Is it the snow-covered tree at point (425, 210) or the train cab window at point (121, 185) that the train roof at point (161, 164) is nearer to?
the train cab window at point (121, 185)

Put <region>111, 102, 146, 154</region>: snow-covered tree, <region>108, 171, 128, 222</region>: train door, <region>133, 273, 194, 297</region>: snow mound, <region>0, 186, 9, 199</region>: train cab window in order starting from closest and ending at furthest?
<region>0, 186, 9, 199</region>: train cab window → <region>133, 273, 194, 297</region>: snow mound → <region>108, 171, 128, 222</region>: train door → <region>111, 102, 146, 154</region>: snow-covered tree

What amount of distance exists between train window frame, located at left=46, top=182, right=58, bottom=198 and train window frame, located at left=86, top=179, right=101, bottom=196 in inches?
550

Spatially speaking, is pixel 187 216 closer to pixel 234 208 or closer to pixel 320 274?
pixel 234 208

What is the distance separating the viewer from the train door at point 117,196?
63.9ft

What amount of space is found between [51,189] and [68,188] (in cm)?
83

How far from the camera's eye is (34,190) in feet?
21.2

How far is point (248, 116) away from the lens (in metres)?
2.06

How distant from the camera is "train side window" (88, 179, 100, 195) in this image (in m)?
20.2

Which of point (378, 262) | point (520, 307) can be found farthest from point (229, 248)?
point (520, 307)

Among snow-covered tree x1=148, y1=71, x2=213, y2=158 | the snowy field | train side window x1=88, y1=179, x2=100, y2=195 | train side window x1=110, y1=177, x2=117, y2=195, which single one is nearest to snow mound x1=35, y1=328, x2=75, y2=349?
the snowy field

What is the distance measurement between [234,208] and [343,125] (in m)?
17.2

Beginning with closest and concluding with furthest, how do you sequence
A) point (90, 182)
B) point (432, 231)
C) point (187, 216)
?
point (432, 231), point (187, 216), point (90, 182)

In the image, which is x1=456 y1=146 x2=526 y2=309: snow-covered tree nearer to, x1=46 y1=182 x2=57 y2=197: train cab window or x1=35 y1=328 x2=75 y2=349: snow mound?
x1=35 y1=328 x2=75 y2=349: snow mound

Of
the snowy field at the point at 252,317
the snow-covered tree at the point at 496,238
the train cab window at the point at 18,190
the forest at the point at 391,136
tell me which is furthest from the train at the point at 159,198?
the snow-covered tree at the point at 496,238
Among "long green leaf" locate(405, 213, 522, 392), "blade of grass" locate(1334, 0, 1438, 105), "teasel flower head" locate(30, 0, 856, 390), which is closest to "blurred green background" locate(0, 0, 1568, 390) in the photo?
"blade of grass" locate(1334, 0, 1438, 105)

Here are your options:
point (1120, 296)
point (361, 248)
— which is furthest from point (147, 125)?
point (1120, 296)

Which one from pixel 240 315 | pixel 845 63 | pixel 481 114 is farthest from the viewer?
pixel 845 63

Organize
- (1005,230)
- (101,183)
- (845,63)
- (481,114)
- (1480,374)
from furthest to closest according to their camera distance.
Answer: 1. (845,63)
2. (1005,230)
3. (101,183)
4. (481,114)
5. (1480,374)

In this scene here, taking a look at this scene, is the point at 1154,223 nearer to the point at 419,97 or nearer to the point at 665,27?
==========
- **Work to do**
Repeat each of the entries above precisely as given.

- **Solution for this task**
Is it the snow-covered tree at point (425, 210) or the train cab window at point (121, 185) that the train roof at point (161, 164) is nearer to?
the train cab window at point (121, 185)

Put <region>111, 102, 146, 154</region>: snow-covered tree, <region>108, 171, 128, 222</region>: train door, <region>133, 273, 194, 297</region>: snow mound, <region>0, 186, 9, 199</region>: train cab window in order starting from closest and ending at furthest?
<region>0, 186, 9, 199</region>: train cab window → <region>133, 273, 194, 297</region>: snow mound → <region>108, 171, 128, 222</region>: train door → <region>111, 102, 146, 154</region>: snow-covered tree

What amount of distance exists between train window frame, located at left=46, top=182, right=58, bottom=198 and train window frame, located at left=86, top=179, right=101, bottom=196 in inches?
550

Spatially speaking, is pixel 187 216 closer to pixel 234 208 or closer to pixel 320 274?
pixel 234 208

What is the distance separating the viewer from the train door at point 117,196?
63.9ft

What amount of space is found between [51,189] and [68,188] (in cm)?
83

How far from the camera's eye is (34,190) in feet?
21.2

How far is point (248, 116) away from the lens (in metres)?
2.06

How distant from the camera is "train side window" (88, 179, 100, 195) in this image (in m)?
20.2

Which of point (378, 262) | point (520, 307) can be found farthest from point (229, 248)?
point (520, 307)

Among snow-covered tree x1=148, y1=71, x2=213, y2=158 | the snowy field | train side window x1=88, y1=179, x2=100, y2=195 | train side window x1=110, y1=177, x2=117, y2=195, which single one is nearest to snow mound x1=35, y1=328, x2=75, y2=349?
the snowy field

What is the distance measurement between [234,208] and [343,125] (in m)?
17.2

Beginning with closest and concluding with furthest, how do you sequence
A) point (90, 182)
B) point (432, 231)
C) point (187, 216)
?
point (432, 231), point (187, 216), point (90, 182)

In the image, which is x1=456 y1=146 x2=526 y2=309: snow-covered tree nearer to, x1=46 y1=182 x2=57 y2=197: train cab window or x1=35 y1=328 x2=75 y2=349: snow mound?
x1=35 y1=328 x2=75 y2=349: snow mound

Of
the snowy field at the point at 252,317
the snow-covered tree at the point at 496,238
the train cab window at the point at 18,190
the forest at the point at 391,136
tell me which is furthest from the train at the point at 159,198?
the snow-covered tree at the point at 496,238
Among "long green leaf" locate(405, 213, 522, 392), "blade of grass" locate(1334, 0, 1438, 105), "teasel flower head" locate(30, 0, 856, 390), which is closest to "blurred green background" locate(0, 0, 1568, 390) in the photo?
"blade of grass" locate(1334, 0, 1438, 105)

Here are your options:
point (1120, 296)
point (361, 248)
— which is furthest from point (147, 125)?
point (1120, 296)

Which one from pixel 240 315 | pixel 845 63 | pixel 481 114 is farthest from the viewer?
pixel 845 63

Organize
- (1005,230)
- (101,183)
- (845,63)
- (481,114)
- (1480,374)
from furthest to closest according to their camera distance.
Answer: 1. (845,63)
2. (1005,230)
3. (101,183)
4. (481,114)
5. (1480,374)

In this scene here, taking a look at this scene, is the point at 1154,223 nearer to the point at 419,97 or nearer to the point at 665,27?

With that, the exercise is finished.